Caminhei até meu novo grupo de amigas e coloquei minha mochila no chão para que todos os seus defeitos não ficassem tão visíveis.
— Fui ao dermatologista ontem. — Da Hye contou-nos enquanto olhava seu reflexo na tela do seu iPhone. — A médica disse que a acne é hormonal, então vou encontrar com a ginecologista e a endocrinologista hoje.
— Vão passar um anticoncepcional, vai ajudar muito. — Soo Ki afirmou, retocando seu brilho labial. — Comecei a usar e melhorou.
— Você também está precisando ir ao dermatologista, Jin Yi. — Apontou mexendo em minha trança e engoli a seco. — Está cheia de cravos no nariz.
— Estou sem tempo ultimamente. — Menti, quando na verdade espremia meus cravos com as unhas. — Estou muito ocupada com os estudos.
Elas acenaram parecendo ter engolido minha mentira. Eu nunca poderia ir ao dermatologista, sinceramente, nem tinha condições para fazer exames periódicos.
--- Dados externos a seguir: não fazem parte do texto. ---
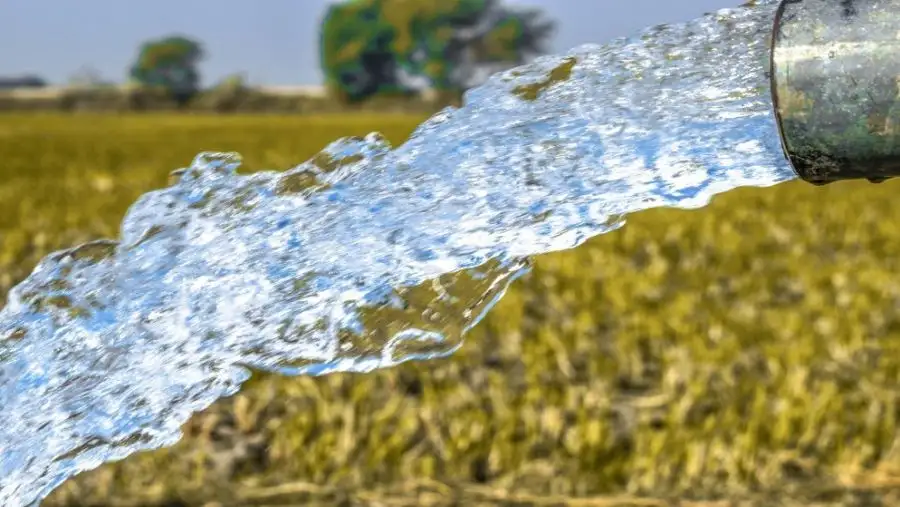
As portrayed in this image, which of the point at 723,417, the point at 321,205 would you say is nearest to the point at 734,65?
the point at 321,205

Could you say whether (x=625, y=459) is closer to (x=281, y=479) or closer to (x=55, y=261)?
(x=281, y=479)

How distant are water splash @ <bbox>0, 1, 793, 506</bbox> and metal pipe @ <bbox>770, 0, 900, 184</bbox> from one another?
0.09 meters

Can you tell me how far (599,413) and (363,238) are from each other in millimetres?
989

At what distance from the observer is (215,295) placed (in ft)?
4.26

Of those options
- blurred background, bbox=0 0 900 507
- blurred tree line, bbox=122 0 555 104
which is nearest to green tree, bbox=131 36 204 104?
blurred tree line, bbox=122 0 555 104

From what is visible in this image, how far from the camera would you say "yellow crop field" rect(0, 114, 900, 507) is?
188 cm

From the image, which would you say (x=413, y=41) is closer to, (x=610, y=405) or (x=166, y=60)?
(x=166, y=60)

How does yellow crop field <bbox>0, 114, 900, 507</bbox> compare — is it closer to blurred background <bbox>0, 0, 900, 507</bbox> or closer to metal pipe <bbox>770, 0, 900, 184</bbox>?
blurred background <bbox>0, 0, 900, 507</bbox>

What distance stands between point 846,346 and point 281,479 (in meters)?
1.18

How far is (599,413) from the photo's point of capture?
214 centimetres

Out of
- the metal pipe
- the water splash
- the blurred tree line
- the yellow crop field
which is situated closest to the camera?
the metal pipe

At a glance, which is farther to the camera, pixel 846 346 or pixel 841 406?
pixel 846 346

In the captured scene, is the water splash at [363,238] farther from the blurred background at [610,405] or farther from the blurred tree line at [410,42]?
the blurred tree line at [410,42]

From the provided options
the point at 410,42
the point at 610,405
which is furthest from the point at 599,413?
the point at 410,42
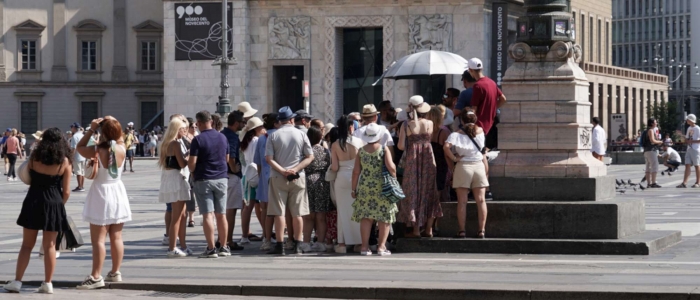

— Ainda está com dificuldades em Física?
Afirmei. Se não melhorasse minhas notas minha bolsa seria cortada, mas ninguém sabia que eu era bolsista.
— É só contratar um mentor. — Da Hye falou simplesmente, como se fosse fácil. — Fiz isso com Álgebra. Posso te dar o número de um professor particular.
— Ok! — Sorri em agradecimento tendo a plena ciência de que nunca entraria em contato com ele.
E lá estava o meu pesadelo. Ho Suk chegou dois minutos antes de o sinal tocar para o início das aulas. Ele passou por mim, olhando-me discretamente, como se me julgasse por dentro por saber de todos os meus segredos, de todas as minhas mentiras.
Eu sabia que era errado mentir sobre quem eu era, mas não queria ser excluída, não queria que minha adolescência fosse pior do que já era. Sobreviver à escola sem sofrer bullying e sem passar por uma depressão parecia uma boa causa para minhas mentiras.